2008 is becoming a distant memory to performance numbers. My asset allocation quilt spreadsheet numbers go back to 2008. I simply add the new returns every year when updating the quilt but keep those older returns for posterity.

So I have a running total of returns beginning during the worst economic crisis of my lifetime.

The 37% loss for the S&P 500 in 2008 is the second worse calendar year return over the past 100 years.

Yet even with that downright awful year included, the S&P 500 is still up well over 300% or 11% per year from 2008-2021.

You could have invested your money going into the worst financial crisis since the Great Depression and still seen above-average returns in the stock market if you held on.

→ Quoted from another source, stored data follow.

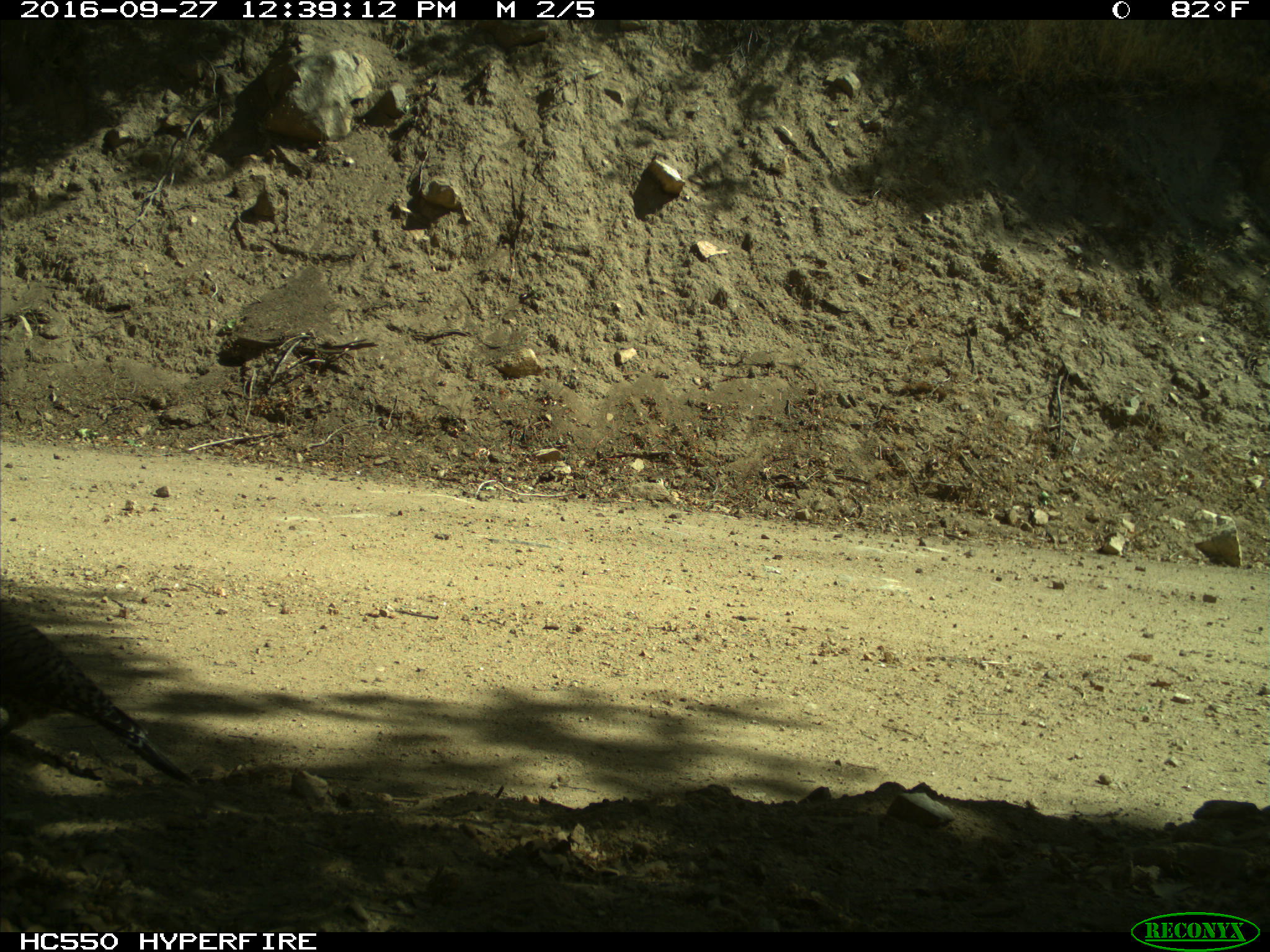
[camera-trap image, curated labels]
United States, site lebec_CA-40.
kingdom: Animalia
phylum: Chordata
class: Aves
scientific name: Aves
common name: birds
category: unidentified bird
Unidentified bird (birds) (Aves).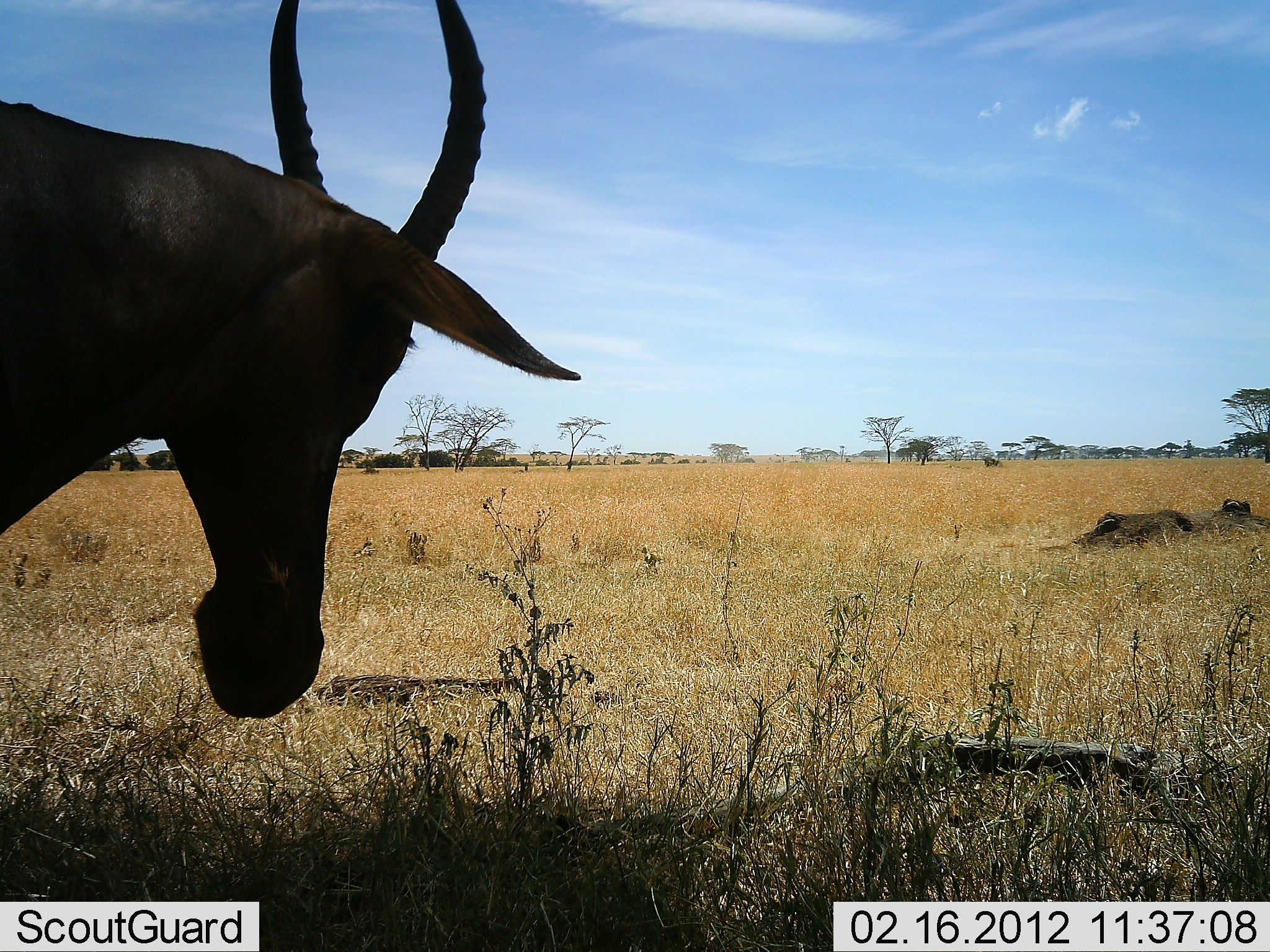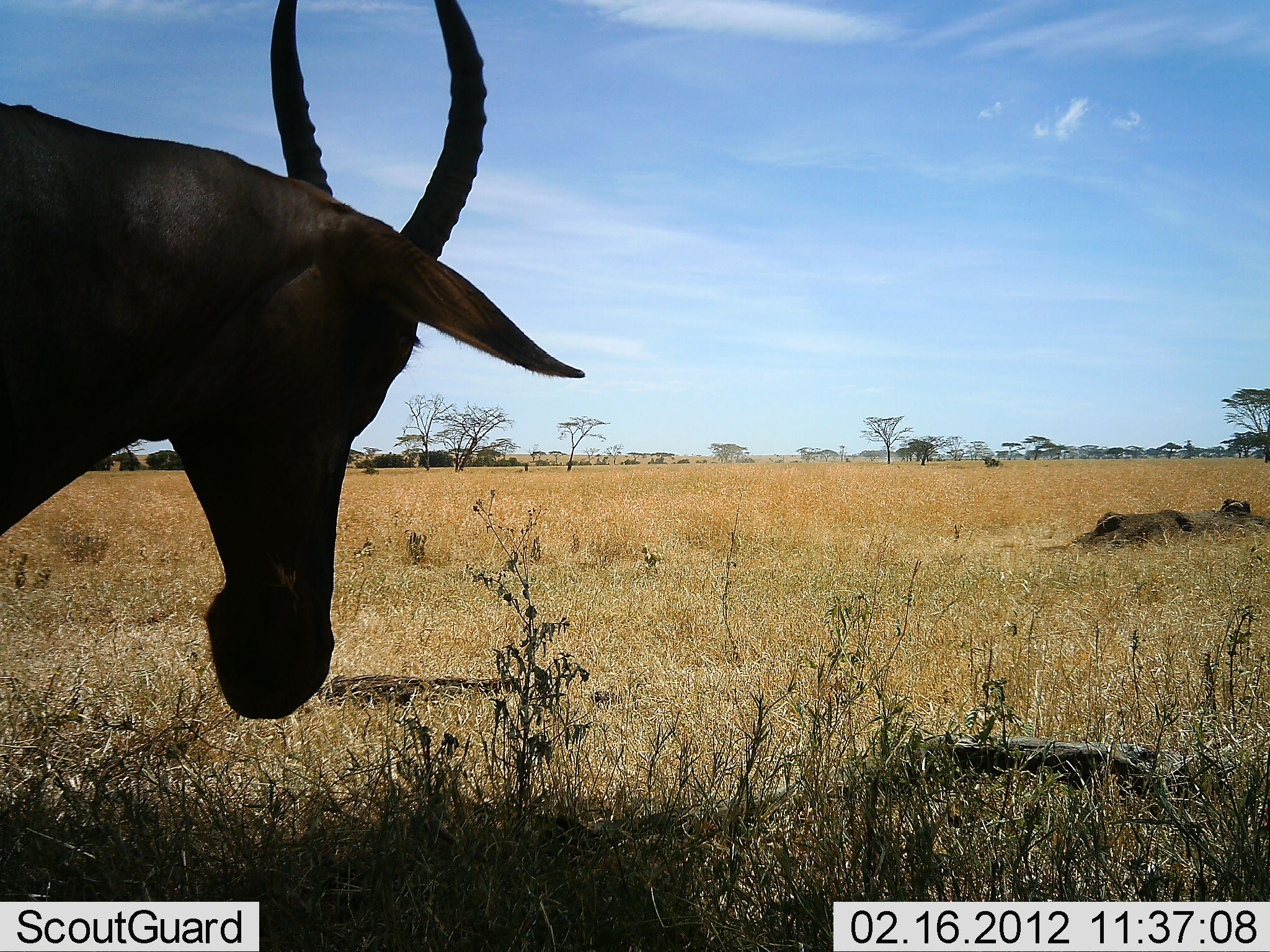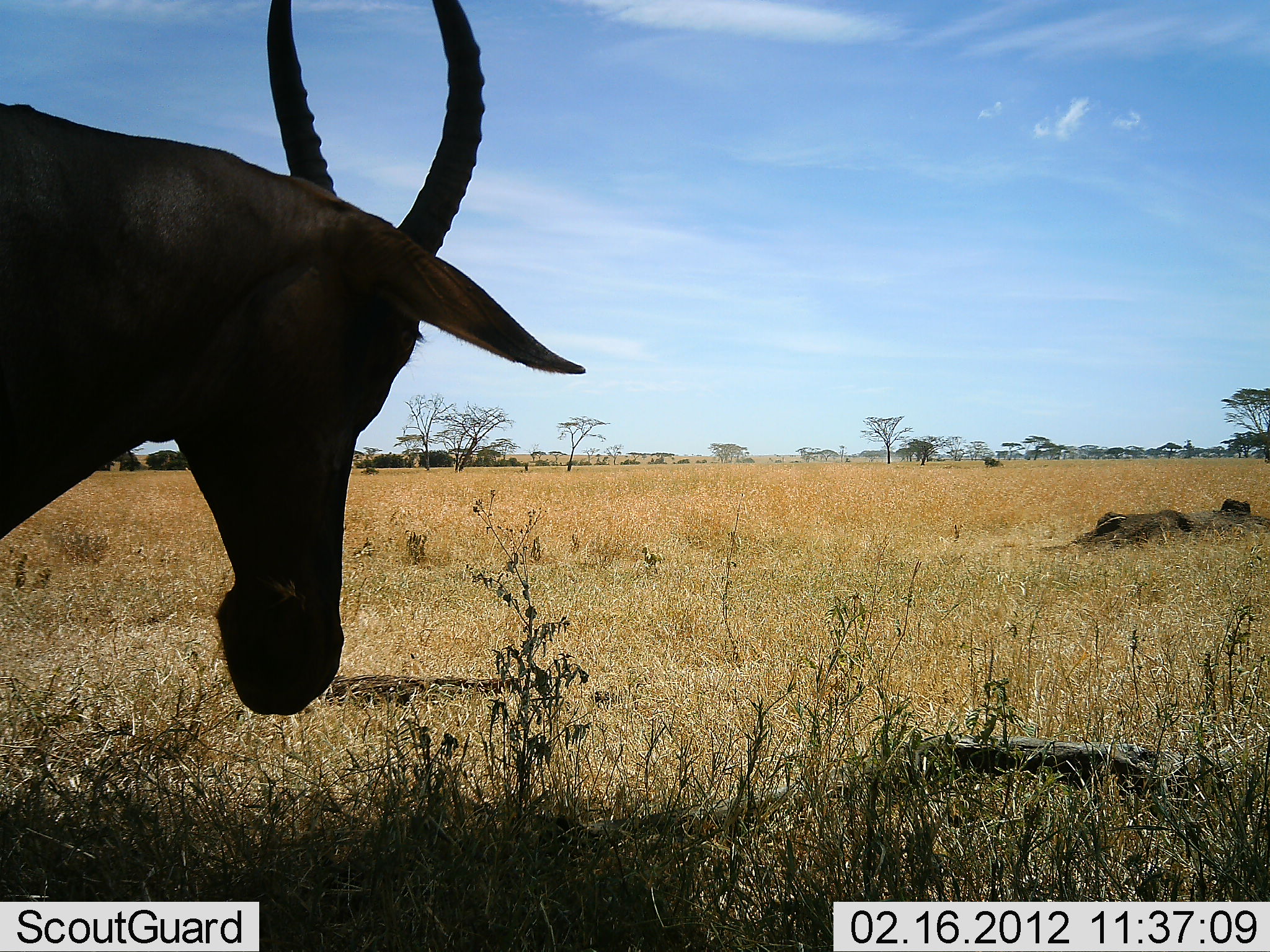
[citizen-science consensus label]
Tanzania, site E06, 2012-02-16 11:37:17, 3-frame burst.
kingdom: Animalia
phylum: Chordata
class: Mammalia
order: Artiodactyla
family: Bovidae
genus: Damaliscus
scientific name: Damaliscus lunatus jimela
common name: topi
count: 1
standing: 100%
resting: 0%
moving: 0%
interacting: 0%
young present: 0%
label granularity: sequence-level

That’s how good U.S. stock market returns have been since the 2008 crash.

It’s quite possible we will never see returns like this again in my lifetime.

Maybe I’m wrong but this would not surprise me.

Expect a wide range of outcomes every year. The range of returns between the best and worst-performing asset classes in 2021 was 44.1% (40.5% for REITs and -3.6% for emerging market stocks).

This seems obscene until you look at the other years on this chart. The average difference between the best and worst-performing asset classes over the past 10 years is 33%.

There are always going to be relative winners and relative losers in a given year. This is how markets work.

Diversification means you miss out on both home runs and strikeouts. A few years ago I began included an equally-weighted return for all 10 asset classes listed here (aptly named EW for those of you wondering what that box is all about).

You can see this very simple form of diversification means you’re never going to be the best performer in a given year. The equal-weight portfolio is basically always in the middle of the pack.

But this portfolio is never the worst performance either.

This is the trade-off you make when trying to control for risk. Being diversified means always investing in both the best and worst performers but never having the best or worst performance in your portfolio.

I guess that’s the biggest takeaway I get from updating this chart every year.